# Aim of the exercise
Return, word for word, the stretch of the schedutil patch message below from "Make the schedutil" through "for this purpose).".

From: Rafael J. Wysocki <[email protected]>

Make the schedutil governor compute the initial (default) value of
the rate_limit_us sysfs attribute by multiplying the transition
latency by a multiplier depending on the policy and set by the
scaling driver (instead of using a constant for this purpose).

That will allow scaling drivers to make schedutil use smaller default
values of rate_limit_us and reduce the default average time interval
between consecutive frequency changes.

Make intel_pstate use the opportunity to reduce the rate limit
somewhat.

Signed-off-by: Rafael J. Wysocki <[email protected]>
---
 drivers/cpufreq/cpufreq.c        |    1 +
 drivers/cpufreq/intel_pstate.c   |    2 ++
 include/linux/cpufreq.h          |    8 ++++++++
 kernel/sched/cpufreq_schedutil.c |    2 +-
 4 files changed, 12 insertions(+), 1 deletion(-)

# Data below
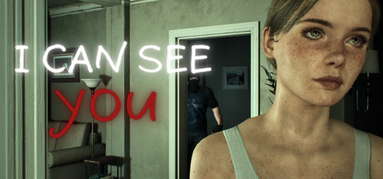 I Can See You capsule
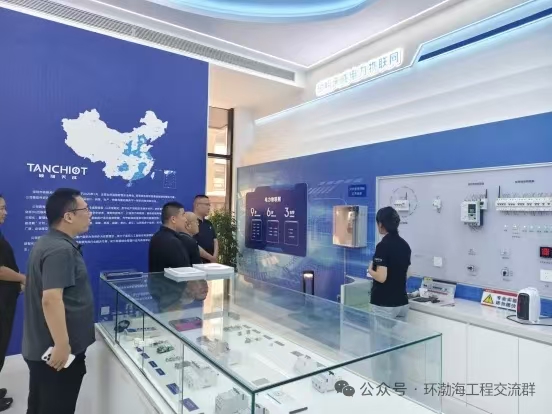 1784268152161586.jpg 微信图片_20260717135517_7681_478.jpg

# Expected output
Make the schedutil governor compute the initial (default) value of
the rate_limit_us sysfs attribute by multiplying the transition
latency by a multiplier depending on the policy and set by the
scaling driver (instead of using a constant for this purpose).